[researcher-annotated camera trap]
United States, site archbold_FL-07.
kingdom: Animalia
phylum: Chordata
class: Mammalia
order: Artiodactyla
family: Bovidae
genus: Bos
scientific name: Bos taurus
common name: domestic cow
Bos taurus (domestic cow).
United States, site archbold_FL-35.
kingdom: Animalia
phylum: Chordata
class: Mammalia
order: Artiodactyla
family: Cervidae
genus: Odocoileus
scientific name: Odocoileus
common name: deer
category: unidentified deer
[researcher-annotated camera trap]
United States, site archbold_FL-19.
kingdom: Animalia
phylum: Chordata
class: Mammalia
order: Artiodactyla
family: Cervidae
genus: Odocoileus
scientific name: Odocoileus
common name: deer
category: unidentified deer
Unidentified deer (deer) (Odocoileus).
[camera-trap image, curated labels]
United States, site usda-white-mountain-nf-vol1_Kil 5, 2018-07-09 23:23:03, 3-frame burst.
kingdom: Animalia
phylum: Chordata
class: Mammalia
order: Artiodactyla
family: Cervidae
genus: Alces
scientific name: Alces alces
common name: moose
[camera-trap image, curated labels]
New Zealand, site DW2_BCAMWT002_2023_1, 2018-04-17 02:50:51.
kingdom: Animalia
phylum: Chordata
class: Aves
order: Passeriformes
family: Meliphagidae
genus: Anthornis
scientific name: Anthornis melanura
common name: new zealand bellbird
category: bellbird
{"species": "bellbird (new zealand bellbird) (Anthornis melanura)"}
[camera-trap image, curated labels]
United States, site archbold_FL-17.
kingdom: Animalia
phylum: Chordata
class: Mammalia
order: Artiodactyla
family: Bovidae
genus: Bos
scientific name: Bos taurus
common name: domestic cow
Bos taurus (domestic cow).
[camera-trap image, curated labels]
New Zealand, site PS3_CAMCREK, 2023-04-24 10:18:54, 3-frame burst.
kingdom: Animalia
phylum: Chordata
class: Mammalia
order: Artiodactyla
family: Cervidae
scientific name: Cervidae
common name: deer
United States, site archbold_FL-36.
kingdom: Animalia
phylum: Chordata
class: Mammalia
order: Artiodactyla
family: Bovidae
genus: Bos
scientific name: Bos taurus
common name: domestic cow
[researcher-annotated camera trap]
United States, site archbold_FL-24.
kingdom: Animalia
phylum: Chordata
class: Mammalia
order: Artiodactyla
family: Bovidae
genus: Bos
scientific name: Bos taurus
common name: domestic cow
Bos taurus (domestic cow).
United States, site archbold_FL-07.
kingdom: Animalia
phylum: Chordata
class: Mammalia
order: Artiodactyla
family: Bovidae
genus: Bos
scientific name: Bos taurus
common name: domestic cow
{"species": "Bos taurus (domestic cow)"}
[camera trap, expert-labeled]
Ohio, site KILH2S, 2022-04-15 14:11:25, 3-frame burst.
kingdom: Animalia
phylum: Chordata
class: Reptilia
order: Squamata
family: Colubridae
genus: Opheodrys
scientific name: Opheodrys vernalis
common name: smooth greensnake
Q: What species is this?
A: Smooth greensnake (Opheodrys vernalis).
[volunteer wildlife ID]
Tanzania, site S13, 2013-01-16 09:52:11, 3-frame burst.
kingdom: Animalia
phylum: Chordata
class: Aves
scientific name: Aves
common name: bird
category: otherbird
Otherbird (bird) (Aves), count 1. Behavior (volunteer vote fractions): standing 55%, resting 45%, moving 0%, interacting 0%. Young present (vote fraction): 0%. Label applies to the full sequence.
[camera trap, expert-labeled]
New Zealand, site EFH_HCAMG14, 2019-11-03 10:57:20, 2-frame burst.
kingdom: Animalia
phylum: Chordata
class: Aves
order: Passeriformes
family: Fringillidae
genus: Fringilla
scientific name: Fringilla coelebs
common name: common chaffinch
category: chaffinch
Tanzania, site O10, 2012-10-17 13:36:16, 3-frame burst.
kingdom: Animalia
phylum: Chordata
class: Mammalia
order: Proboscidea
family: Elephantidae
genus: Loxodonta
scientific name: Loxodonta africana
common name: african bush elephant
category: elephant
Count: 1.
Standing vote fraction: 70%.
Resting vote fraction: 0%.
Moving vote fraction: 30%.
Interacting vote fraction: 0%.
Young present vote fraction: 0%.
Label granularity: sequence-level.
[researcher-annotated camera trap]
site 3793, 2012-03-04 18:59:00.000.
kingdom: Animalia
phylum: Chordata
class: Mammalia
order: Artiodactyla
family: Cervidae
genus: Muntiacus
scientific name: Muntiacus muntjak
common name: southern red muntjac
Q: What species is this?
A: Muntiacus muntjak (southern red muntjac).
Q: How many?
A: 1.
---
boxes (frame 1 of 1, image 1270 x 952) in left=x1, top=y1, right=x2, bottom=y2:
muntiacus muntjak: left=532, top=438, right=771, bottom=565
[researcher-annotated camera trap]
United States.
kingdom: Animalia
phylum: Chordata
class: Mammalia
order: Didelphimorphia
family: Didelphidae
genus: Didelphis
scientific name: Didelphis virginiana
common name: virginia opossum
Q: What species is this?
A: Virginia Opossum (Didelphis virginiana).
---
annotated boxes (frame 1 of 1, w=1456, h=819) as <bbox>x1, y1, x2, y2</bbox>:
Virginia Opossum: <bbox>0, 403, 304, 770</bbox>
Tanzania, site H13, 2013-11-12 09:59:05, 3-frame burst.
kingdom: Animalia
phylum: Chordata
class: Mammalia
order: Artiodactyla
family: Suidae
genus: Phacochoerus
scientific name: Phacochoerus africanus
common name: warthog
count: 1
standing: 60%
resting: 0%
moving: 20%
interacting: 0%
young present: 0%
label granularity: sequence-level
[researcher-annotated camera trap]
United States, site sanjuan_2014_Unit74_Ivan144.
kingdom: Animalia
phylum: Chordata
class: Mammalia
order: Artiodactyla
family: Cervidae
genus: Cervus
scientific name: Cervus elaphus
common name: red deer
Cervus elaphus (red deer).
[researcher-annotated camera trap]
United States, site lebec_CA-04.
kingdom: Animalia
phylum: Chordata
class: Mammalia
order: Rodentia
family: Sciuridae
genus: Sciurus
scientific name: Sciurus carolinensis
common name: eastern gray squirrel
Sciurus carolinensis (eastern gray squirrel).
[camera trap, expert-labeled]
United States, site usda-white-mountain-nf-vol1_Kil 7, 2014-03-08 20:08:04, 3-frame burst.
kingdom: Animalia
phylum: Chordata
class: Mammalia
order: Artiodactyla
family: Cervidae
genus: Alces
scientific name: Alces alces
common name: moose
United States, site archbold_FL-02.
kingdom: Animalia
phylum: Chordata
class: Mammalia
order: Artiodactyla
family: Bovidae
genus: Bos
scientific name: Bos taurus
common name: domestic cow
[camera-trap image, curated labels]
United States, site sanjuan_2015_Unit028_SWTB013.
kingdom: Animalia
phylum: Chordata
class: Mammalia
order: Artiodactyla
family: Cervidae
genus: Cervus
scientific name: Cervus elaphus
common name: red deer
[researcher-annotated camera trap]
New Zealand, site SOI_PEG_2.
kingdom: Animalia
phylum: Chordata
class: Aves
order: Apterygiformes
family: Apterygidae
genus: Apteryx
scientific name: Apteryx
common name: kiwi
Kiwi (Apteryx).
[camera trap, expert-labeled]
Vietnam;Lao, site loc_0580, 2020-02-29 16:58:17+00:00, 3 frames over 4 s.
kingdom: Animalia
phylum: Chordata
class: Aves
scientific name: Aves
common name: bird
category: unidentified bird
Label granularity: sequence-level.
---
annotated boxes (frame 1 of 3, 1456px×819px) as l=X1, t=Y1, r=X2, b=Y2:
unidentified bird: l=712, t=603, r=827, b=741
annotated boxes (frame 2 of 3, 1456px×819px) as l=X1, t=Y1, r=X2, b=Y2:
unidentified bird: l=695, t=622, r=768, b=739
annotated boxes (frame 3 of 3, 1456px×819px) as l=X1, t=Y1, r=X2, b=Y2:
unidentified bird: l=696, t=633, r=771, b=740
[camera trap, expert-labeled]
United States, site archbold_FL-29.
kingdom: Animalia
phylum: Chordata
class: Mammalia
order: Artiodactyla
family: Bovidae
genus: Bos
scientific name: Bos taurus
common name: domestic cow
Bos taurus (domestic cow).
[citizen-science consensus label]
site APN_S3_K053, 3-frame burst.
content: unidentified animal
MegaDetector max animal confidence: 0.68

__________________________________________________

Where the listing above has a line with "United States, site archbold_FL-17.", start there, and output every line exactly through the line with "New Zealand, site PS3_CAMCREK, 2023-04-24", which is also included.

United States, site archbold_FL-17.
kingdom: Animalia
phylum: Chordata
class: Mammalia
order: Artiodactyla
family: Bovidae
genus: Bos
scientific name: Bos taurus
common name: domestic cow
Bos taurus (domestic cow).
[camera-trap image, curated labels]
New Zealand, site PS3_CAMCREK, 2023-04-24 10:18:54, 3-frame burst.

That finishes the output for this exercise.